Lembro-me, no detalhe, de sua aparência física. Um porte alto e esguio o qual, na minha infância, se me afigurava como o de um gigante. Um gigante tão grande quanto bom.
Nunca soube se seus cabelos eram bonitos ou feios porque nunca os vi crescidos. Sei apenas que emolduravam seu rosto como se fossem uma marca pessoal a realçar a luminosidade de seu semblante. Sempre foram cortados à escovinha como que para lembrarem que ali estava um soldado, nos sentidos mais puros da palavra, ou seja, da bravura, da força, da disciplina, da energia, do vigor e do respeito. Um elenco de qualidades que prevaleceram até o momento imediatamente anterior ao seu suspiro derradeiro.

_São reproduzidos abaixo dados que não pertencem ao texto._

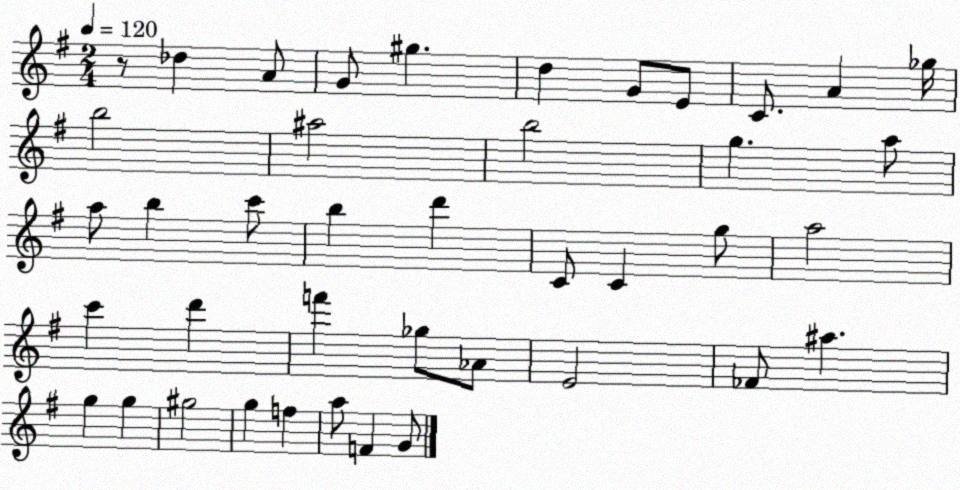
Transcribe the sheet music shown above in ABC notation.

X:1
T:Untitled
M:2/4
L:1/4
K:G
z/2 _d A/2 G/2 ^g d G/2 E/2 C/2 A _g/4 b2 ^a2 b2 g a/2 a/2 b c'/2 b d' C/2 C g/2 a2 c' d' f' _g/2 _A/2 E2 _F/2 ^a g g ^g2 g f a/2 F G/2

Seu rosto era bonito. Uma beleza máscula. Suas faces e sua boca mesmo recortadas por cicatrizes impostas por um grave acidente de trabalho e pela inclemência do tempo, guardavam traços de muita harmonia realçada pelos olhos negros, vivos, mansos e brilhantes.
Sua voz grave conseguia ser a um só tempo forte e dócil, com a propriedade rara de transmitir segurança e convicção.
Foi, ao mesmo tempo espirituoso, alegre e austero. Nunca esboçou um esgar sequer que denotasse sentimentos menores como os de rancor ou de ódio. Jamais ouvi de sua boca quaisquer comentários desairosos ou maldosos sobre quem quer que seja.
Não era de sorriso muito fácil. Porém, quando sorria era a mais explícita expressão da franqueza e da sinceridade.
No trato com as crianças, dentre as quais eu me incluo (já fui criança um dia), era singularmente criativo. Arquitetava mimos surpreendentes. Enchia, com dinheiro miúdo, os bolsos do menino que queria ser rico, provocava uma chuva de balas e pirulitos nas rodas de garotos da vizinhança, alugava um taxi apenas para passear com aquele que gostava de carro. Tinha, portanto, sempre o agrado certo para a criança certa. Era perceptível sua preferência para os mais fracos, os menorzinhos e os adoentados.
Sua generosidade era uma virtude a parte. Impressionavam-me sua disposição e disponibilidade para ajudar seus amigos, bem como a ternura com que os tratava, notadamente os mais humildes e necessitados.